Harnessing the potential of digital tools like EHRs while addressing the methods of overcoming their impacts on HCPs is a major challenge, and several leverages have been proposed by physicians: in-house supports, scribes, organizational adjustment (eg, shared templates and team-based documentation), and HIT-related factors [35]. Incorporating user-friendly interfaces and reducing the complexity of navigation can further alleviate the burden on HCPs. Machine learning to rank patient information and improve EHR workflows, EHR training, and stewardship programs to optimize alert effectiveness have also been addressed [21,23,38,46].

A systematic review of 81 articles identified relevant factors that significantly influenced the effects of the digital environment on HCP burnout and the corresponding leverages [21]. That study highlighted more proportionate use of EHRs (sometimes disproportionate in some specialties), better adequacy of available commercial EHRs, and scribe implementation to decrease physician hours and after-hours. The capacity to reduce EHR burden and increase physician satisfaction was assessed by UCHealth, a large, integrated health network in the University of Colorado [24]. Specifically, that study showed that the Sprint intervention based on training clinicians to use EHRs more efficiently, redesigning the multidisciplinary workflow within the clinic, and building new specialty-specific EHR tools both improved teamwork (ie, feelings of providing excellent care with the EHRs) and reduced clinician burdens.

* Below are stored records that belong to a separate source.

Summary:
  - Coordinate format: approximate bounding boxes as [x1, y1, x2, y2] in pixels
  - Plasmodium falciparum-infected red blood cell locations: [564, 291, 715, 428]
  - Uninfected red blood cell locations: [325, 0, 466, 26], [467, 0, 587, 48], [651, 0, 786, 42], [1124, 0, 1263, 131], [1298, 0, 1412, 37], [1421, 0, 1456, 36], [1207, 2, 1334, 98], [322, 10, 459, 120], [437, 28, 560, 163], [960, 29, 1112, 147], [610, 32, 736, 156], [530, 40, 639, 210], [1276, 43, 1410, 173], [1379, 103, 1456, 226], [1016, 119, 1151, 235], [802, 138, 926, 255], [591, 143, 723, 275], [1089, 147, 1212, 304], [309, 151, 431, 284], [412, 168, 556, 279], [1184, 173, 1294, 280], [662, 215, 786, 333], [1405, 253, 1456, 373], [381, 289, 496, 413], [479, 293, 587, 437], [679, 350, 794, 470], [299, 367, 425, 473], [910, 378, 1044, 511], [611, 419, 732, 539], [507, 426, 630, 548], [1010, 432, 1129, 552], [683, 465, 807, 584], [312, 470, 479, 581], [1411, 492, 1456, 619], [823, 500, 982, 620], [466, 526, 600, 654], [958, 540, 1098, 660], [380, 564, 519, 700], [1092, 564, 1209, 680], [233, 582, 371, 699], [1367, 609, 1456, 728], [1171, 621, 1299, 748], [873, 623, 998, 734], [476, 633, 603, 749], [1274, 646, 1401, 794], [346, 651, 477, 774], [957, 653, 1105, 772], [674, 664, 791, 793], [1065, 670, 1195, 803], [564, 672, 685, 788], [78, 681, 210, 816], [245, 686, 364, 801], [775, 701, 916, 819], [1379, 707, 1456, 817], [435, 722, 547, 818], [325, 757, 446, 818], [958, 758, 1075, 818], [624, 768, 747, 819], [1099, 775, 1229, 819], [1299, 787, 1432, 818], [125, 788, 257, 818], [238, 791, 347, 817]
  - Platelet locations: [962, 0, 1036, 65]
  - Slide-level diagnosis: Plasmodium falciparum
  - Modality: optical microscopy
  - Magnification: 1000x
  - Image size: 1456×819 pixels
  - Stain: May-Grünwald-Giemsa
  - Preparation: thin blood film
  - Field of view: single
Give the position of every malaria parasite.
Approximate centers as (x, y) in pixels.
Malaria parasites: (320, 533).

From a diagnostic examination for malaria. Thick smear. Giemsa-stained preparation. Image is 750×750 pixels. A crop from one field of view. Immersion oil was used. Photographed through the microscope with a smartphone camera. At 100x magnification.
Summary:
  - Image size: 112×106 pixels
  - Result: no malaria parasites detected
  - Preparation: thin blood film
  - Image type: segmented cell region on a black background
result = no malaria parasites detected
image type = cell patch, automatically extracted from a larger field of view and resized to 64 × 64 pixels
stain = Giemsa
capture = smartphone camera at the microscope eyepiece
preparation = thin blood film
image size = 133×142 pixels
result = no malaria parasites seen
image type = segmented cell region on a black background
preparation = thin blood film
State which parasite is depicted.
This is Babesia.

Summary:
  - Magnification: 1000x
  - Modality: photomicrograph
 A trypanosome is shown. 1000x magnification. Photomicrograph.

The importance of the multidisciplinary approach for alleviating EHR-associated burdens has also been well documented by work conducted at the University of Toronto [25]. An EHR-SWAT Team representative of clinical and pharmacy informatics, health-information management, clinical applications, and project management, which was defined by the authors as a “low-cost alternative” to the Sprint initiative mentioned above, was set up to collect EHR challenges and physician requests and then prioritized and responded to them [25]. This “case report” identified supplementary EHR education (eg, finding documentation and information within the EHR and navigating notifications and confirmations within the EHR) as a main request. Divisional meetings according to clinical units were followed by interventions and their assessments. Physicians taking part in the program noted that it increased their proficiencies in using EHRs; indeed, most of them (79%) stated that they would recommend the program to colleagues.

Moreover, the engagement of all stakeholders is crucial to success. The same Canadian group conducted a cross-sectional survey using speech-recognition technology to assess the impact of the integrated Promoting Action on Research Implementation in Health Services (i-PARIHS) framework—which aims to guide the implementation of health care technologies—on EHR-related burdens in a mental-health context (at the Center for Addiction and Mental Health) [22]. The i-PARIHS framework includes four components related to innovation, facilitation, patient (ie, present or not) and context (eg, hospital, home, etc). Overall, two-thirds of the respondents were interested in using speech-recognition technology, but most mentioned relevant issues to be considered with respect to the four components of the framework such as the need for ongoing training, the fact that speech-recognition technology must recognize different accents, the possibility that speech-recognition technology could be uncomfortable for some patients, and the appropriateness of the environment regarding privacy and confidentiality. These insights emphasize the importance of personalizing digital tools according to the specific needs of HCPs and their patients. From these opinions and exploratory approaches, one may consider that EHR acceptability by HCPs implies understanding physicians’ desires and needs, engaging information technology and clinical teams in the decision-making process to make the implementation relevant, and periodically reviewing initiatives and synergistic opportunities within the strategy [20]. In the specialties concerned, engaging nurses in the organization and co-design of EHR-associated interventions is expected to both optimize EHR use and reduce burnout within nurse teams [47].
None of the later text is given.